Vorliegender Text:
· · · · · · ·

Übersetzungen in Leichte Sprache

Übersetzungen in Leichte Sprache sind eines sicher nicht: leicht. Anders als bei fremdsprachlichen Übersetzungen greife ich viel tiefer in den Ausgangstext ein, wenn ich einen Text in Leichte Sprache übersetze. Außerdem werde ich gestalterisch tätig und passe das Aussehen des Textes an die Bedürfnisse der Zielgruppe an. Am Ende ist ein völlig neues Produkt entstanden, das mit der Bezeichnung „Übersetzung“ eigentlich nicht adäquat beschrieben ist.

Übersetzungen aus einer Fremdsprache

Übersetze ich einen Text aus dem Englischen ins Deutsche, bin ich in vielerlei Hinsicht an den Ausgangstext gebunden: Fachlichkeit des Textes, Duktus, Textlänge, Wortwahl – all das muss in der Übersetzung möglichst erhalten bleiben. Ist der Ausgangstext umständlich formuliert und kommt nicht auf den Punkt, kann ich das in der Übersetzung nur bedingt ausgleichen. Genausowenig kann ich einen langatmigen Text einfach umstellen und die wichtigste Info an den Anfang rücken, wie ich es in Leichter Sprache tue. Bestenfalls schaffe ich es, aus einem schlechten Ausgangstext einen etwas besseren Zieltext zu machen. Aber als Fremdsprachenübersetzerin bin ich nicht die Urheberin des Textes, sondern nur diejenige, die den Inhalt in eine andere Sprache überträgt, und das so eng am Ausgangstext wie möglich.

Übersetzungen in Leichte Sprache funktionieren anders

Bei Übersetzungen in Leichte Sprache ist das völlig anders. Allein schon die Vorgehensweise unterscheidet sich grundlegend. Gehe ich bei der fremdsprachlichen Übersetzung satzweise vor, habe ich bei der Übersetzung in Leichte Sprache ein ganz anderes Ziel: Ich lasse einen völlig neuen Text erstehen, der in Aussehen, Duktus, Textlänge und Wortwahl nichts mehr mit dem Ausgangstext gemeinsam hat. Der Ausgangstext ist lediglich meine Grundlage für die Informationen, die ich im Leichte-Sprache-Text vermitteln muss. In diesem Sinne bin ich bei der Übersetzungen in Leichte Sprache in der Tat die Urheberin. Ich schaffe also etwas völlig Neues, und zwar auf Grundlage der Informationen, die mir im Ausgangstext zur Verfügung stehen. Und deshalb müsste man eigentlich nicht von Übersetzung, sondern von Umgestaltung oder Transformation sprechen.

Vorgehensweise bei Übersetzungen in Leichte Sprache

Bei einer Übersetzung in Leichte Sprache stelle ich u.a . folgende Überlegungen an, bevor ich überhaupt mit der Übersetzung beginne:

  • Was ist die wichtigste Information für den Leser? Was muss an den Anfang? Gibt es eine Handlungsaufforderung, z. B. muss der Leser etwas unterschreiben oder sich irgendwo melden? Dann muss das an den Anfang und deutlich herausgestellt werden.

· · · · · · ·

Aufgabe 1: Schreiben Sie aus dem Text über Übersetzungen in Leichte Sprache den Abschnitt wortgetreu nieder, beginnend bei „Bei Übersetzungen in Leichte Sprache ist“ und endend bei „oder Transformation sprechen.“.
Aufgabe 2: Fassen Sie den Text über Übersetzungen in Leichte Sprache in zwei Sätzen zusammen.

· · · · · · ·

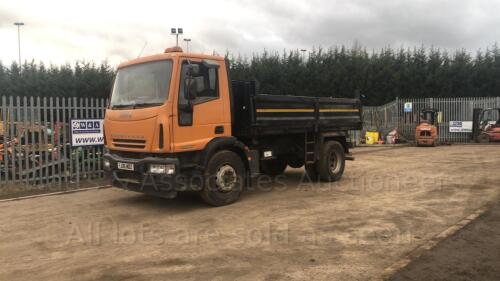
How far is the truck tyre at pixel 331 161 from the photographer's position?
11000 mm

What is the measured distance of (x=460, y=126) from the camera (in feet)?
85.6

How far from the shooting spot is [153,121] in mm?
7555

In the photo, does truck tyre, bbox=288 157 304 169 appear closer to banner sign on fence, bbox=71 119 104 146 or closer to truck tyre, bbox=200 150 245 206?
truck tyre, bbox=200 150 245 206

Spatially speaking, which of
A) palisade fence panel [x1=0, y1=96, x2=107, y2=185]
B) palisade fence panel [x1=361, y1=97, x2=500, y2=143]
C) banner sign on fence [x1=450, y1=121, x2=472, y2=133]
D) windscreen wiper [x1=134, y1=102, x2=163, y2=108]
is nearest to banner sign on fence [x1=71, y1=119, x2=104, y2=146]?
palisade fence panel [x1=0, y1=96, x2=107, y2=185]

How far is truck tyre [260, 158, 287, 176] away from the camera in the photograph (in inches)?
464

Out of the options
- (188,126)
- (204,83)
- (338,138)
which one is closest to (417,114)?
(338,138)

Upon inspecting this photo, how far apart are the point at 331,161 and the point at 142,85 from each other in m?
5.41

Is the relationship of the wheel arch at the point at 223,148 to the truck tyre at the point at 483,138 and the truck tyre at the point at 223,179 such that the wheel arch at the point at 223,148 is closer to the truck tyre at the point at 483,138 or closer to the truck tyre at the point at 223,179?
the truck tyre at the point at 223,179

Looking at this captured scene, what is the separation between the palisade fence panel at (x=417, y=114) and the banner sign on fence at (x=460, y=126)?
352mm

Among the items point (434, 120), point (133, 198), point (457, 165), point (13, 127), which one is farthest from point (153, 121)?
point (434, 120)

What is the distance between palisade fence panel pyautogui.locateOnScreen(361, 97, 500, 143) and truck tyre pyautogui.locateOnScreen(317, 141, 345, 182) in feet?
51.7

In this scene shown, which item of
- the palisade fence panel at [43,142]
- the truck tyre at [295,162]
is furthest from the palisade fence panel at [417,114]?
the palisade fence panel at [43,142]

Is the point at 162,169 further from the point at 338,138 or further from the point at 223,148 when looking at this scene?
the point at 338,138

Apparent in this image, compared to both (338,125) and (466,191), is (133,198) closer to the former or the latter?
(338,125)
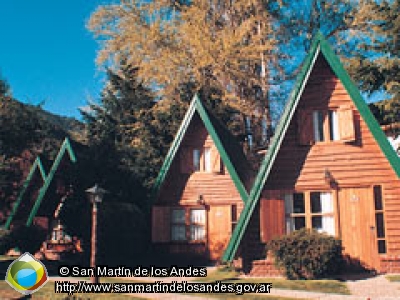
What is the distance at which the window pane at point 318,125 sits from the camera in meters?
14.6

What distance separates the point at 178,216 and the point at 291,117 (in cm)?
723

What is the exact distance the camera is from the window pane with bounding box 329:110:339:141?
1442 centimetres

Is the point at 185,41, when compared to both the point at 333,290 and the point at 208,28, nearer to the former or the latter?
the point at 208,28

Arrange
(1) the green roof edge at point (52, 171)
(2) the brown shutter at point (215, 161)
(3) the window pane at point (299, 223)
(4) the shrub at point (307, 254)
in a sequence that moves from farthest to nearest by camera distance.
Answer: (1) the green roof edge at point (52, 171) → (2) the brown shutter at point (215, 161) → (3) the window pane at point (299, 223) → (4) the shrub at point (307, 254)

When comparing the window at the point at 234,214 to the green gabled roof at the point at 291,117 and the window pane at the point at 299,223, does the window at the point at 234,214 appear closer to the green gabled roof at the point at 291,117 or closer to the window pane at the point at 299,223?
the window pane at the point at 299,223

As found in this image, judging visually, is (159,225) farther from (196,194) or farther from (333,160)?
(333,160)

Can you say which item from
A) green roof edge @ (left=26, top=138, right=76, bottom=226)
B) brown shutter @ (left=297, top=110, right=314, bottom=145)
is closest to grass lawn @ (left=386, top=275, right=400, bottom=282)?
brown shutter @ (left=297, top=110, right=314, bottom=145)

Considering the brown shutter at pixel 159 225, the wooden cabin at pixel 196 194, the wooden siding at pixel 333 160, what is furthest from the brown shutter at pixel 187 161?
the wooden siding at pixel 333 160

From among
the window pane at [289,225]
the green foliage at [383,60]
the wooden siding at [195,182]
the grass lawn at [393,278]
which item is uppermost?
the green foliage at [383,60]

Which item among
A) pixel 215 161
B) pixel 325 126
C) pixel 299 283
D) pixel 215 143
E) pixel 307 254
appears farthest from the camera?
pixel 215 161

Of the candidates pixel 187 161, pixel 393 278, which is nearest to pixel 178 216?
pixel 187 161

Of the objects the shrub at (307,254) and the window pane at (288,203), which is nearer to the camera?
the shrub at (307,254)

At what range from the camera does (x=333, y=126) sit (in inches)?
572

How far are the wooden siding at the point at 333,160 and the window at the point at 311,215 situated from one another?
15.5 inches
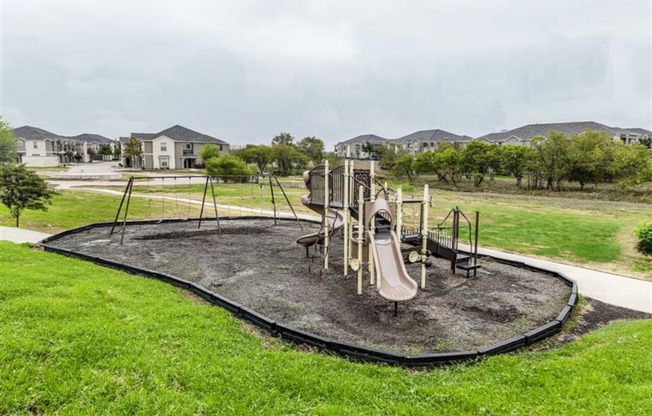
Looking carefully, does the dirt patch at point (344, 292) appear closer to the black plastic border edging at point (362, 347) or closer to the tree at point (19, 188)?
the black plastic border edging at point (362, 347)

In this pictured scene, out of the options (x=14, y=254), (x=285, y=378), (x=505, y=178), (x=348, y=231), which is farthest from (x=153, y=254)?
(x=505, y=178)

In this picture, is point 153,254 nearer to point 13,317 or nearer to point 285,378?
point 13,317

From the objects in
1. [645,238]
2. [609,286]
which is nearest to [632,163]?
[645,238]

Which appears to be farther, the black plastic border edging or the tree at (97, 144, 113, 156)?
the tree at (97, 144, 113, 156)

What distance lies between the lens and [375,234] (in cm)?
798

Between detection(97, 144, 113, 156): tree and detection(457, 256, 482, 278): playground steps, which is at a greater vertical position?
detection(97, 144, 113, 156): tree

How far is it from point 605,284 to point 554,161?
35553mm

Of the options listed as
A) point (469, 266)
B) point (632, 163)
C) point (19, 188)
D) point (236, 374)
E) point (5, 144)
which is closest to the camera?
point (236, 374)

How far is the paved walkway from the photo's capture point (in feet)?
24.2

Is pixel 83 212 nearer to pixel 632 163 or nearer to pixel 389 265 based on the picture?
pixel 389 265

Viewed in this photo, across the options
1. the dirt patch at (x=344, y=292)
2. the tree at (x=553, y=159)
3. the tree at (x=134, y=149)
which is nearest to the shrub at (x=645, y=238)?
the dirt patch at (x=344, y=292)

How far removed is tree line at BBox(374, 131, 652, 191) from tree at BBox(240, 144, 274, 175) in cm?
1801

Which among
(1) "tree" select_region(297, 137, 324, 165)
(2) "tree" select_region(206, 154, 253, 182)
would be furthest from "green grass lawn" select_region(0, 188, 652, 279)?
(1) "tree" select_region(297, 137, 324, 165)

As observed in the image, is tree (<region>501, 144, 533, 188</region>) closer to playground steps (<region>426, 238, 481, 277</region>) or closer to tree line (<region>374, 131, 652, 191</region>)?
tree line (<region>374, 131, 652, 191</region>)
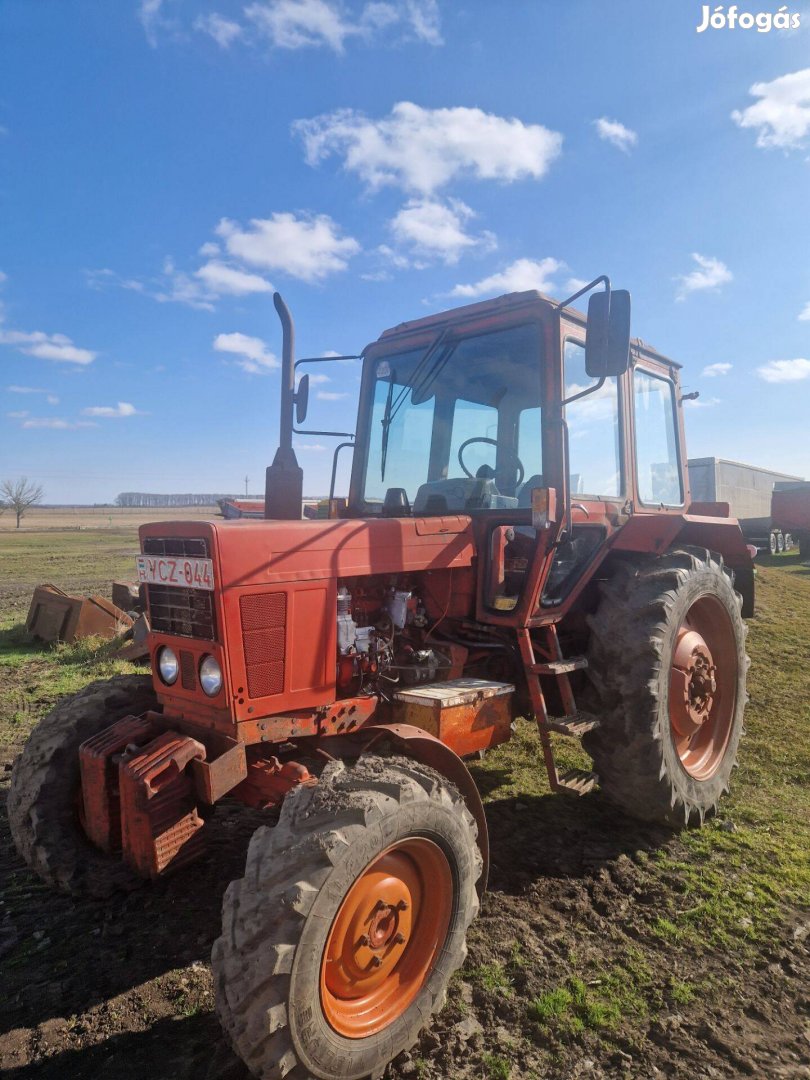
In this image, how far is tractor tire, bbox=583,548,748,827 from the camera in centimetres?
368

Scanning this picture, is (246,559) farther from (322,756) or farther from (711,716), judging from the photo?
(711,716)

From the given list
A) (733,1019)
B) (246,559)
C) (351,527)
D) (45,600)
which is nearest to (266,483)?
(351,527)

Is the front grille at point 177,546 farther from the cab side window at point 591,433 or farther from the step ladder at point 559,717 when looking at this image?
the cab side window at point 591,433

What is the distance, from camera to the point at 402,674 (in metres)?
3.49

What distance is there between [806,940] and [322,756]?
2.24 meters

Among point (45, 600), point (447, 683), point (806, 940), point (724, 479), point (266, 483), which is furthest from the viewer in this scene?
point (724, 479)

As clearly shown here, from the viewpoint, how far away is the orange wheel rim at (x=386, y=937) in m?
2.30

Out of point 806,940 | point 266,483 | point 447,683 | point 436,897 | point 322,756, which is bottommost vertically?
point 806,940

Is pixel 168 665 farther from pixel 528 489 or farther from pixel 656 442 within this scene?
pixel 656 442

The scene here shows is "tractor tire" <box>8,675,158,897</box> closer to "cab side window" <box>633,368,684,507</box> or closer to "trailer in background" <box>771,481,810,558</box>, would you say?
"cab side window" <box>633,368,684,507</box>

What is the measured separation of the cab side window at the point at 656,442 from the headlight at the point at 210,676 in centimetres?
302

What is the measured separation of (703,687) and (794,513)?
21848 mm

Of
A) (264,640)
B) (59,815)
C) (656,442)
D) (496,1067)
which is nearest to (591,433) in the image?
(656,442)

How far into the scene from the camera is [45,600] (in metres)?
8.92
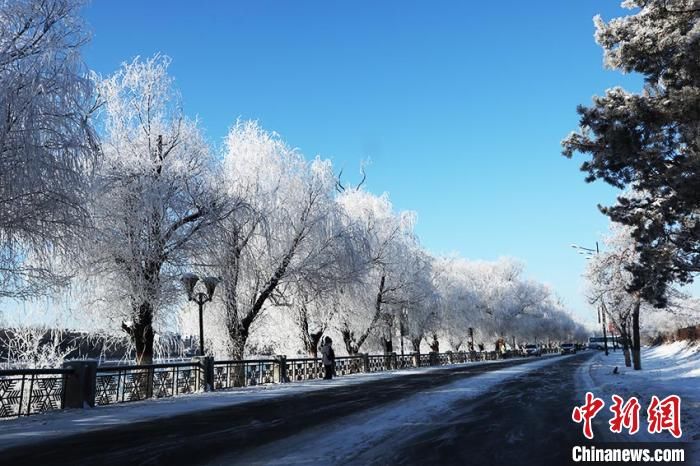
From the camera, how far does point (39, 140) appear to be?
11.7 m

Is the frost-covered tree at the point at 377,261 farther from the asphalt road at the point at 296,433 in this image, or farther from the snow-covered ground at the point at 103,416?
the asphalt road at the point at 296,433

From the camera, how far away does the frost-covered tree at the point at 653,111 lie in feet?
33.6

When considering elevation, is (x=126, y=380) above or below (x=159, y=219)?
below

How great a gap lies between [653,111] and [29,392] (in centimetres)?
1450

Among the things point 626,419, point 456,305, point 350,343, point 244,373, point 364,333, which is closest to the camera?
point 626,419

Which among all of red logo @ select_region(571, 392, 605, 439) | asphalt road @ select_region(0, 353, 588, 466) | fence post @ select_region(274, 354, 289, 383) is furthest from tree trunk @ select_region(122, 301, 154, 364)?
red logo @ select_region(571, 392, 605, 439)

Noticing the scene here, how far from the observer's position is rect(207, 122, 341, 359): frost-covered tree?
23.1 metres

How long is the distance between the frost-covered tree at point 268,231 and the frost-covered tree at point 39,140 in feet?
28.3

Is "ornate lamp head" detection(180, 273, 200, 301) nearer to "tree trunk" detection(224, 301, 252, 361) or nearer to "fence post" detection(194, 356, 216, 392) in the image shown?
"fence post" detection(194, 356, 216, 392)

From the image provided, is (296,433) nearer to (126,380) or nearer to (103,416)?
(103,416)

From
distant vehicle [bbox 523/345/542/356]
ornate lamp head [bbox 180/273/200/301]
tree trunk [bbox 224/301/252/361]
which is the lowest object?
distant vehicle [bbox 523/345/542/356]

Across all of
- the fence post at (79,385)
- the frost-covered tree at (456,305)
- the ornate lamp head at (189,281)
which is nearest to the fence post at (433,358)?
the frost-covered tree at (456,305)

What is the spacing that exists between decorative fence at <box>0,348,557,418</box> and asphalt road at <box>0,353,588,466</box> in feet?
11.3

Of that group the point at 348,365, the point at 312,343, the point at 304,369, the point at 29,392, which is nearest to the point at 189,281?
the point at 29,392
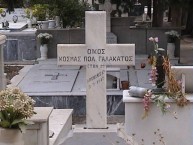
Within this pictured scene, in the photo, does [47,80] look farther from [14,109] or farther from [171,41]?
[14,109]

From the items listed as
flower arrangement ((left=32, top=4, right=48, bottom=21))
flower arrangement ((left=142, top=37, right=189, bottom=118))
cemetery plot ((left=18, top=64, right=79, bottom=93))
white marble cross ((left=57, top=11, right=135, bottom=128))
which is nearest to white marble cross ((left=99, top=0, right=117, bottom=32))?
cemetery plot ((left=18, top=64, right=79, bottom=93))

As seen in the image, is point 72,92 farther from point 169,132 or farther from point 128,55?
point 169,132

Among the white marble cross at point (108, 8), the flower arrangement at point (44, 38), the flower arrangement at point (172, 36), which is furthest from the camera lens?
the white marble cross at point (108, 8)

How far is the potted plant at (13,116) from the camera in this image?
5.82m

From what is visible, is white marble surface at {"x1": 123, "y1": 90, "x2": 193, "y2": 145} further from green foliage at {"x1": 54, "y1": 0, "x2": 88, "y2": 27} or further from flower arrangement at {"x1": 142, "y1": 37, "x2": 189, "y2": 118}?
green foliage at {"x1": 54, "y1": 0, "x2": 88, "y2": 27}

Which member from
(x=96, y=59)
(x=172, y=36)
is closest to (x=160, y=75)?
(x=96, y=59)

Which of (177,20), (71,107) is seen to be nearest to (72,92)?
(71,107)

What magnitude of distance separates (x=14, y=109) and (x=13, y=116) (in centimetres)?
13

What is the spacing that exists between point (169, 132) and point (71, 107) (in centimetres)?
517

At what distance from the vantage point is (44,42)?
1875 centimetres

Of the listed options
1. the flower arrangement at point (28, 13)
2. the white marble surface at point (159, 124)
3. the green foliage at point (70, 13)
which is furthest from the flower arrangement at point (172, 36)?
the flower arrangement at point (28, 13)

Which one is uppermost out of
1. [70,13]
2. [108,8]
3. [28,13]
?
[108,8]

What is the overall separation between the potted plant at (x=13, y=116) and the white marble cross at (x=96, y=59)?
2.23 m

· · · · · · ·

Richtiges Ergebnis 1:
Bei Übersetzungen in Leichte Sprache ist das völlig anders. Allein schon die Vorgehensweise unterscheidet sich grundlegend. Gehe ich bei der fremdsprachlichen Übersetzung satzweise vor, habe ich bei der Übersetzung in Leichte Sprache ein ganz anderes Ziel: Ich lasse einen völlig neuen Text erstehen, der in Aussehen, Duktus, Textlänge und Wortwahl nichts mehr mit dem Ausgangstext gemeinsam hat. Der Ausgangstext ist lediglich meine Grundlage für die Informationen, die ich im Leichte-Sprache-Text vermitteln muss. In diesem Sinne bin ich bei der Übersetzungen in Leichte Sprache in der Tat die Urheberin. Ich schaffe also etwas völlig Neues, und zwar auf Grundlage der Informationen, die mir im Ausgangstext zur Verfügung stehen. Und deshalb müsste man eigentlich nicht von Übersetzung, sondern von Umgestaltung oder Transformation sprechen.

Richtiges Ergebnis 2: Bei fremdsprachlichen Übersetzungen ist die Übersetzerin eng an den Ausgangstext gebunden, etwa an Fachlichkeit, Duktus, Textlänge und Wortwahl, und ist nicht die Urheberin des Textes. Bei Übersetzungen in Leichte Sprache entsteht dagegen ein völlig neuer Text, für den der Ausgangstext nur die Informationen liefert, weshalb man eigentlich von Umgestaltung oder Transformation sprechen müsste.